The piece, titled "Google and Apple alum says using this one word can damage your credibility," begins with Leanse detailing her past and how she realize the pervasiveness of "just."
"Google, and everywhere else I'd worked before, had a more traditional gender mix," she explains, "I'd never really noted a high concentration of "just" before, so I thought it might be my imagination. But soon I knew my hunch was legit. "Just" just kept showing up way too frequently."
But when Ms.

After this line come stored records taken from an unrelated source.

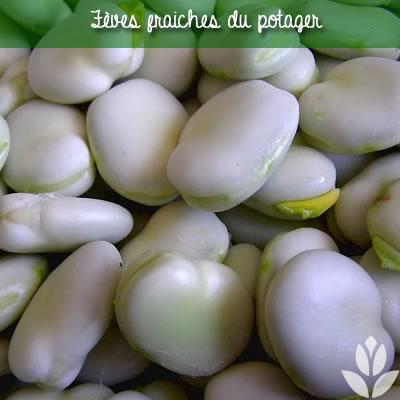 fèves fraiches du potager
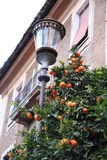 Tangerine tree and street lamp in the Roman street Stock Images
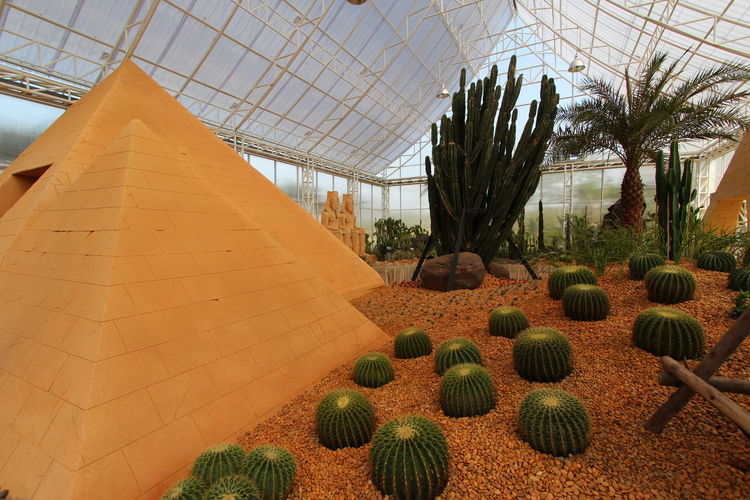 Agriculture Architecture Barrel Cactus Beauty In Nature Botany Built Structure Cactus Day Field Green Color Greenhouse Growth Land Nature No People Plant Plant Nursery Potted Plant Succulent Plant Thorn Tree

Leanse started listening, "it didn't take long to sense something I hadn't noticed before: women used "just" a lot more often than men."
While she admits that she "has no data," she argues, "even if it was selective listening, it seemed I was hearing "just" three to four times more frequently from women than from men."
"It was a "permission" word, in a way — a warm-up to a request, an apology for interrupting, a shy knock on a door before asking "Can I get something I need from you?"" she explains.
Further, women were using a "child" word, according to Leanse: "The more I thought about it, the more I realized that it was a "child" word, to riff Transactional Analysis. As such it put the conversation partner into the "parent" position, granting them more authority and control. And that "just" didn't make sense."
And using the word "just" just isn't about being polite, she adds, writing, "Yet I began to notice that "just" wasn't about being polite: it was a subtle message of subordination, of deference."
Getting rid of the word "just," Ms. Leanse concludes, can help a business prosper.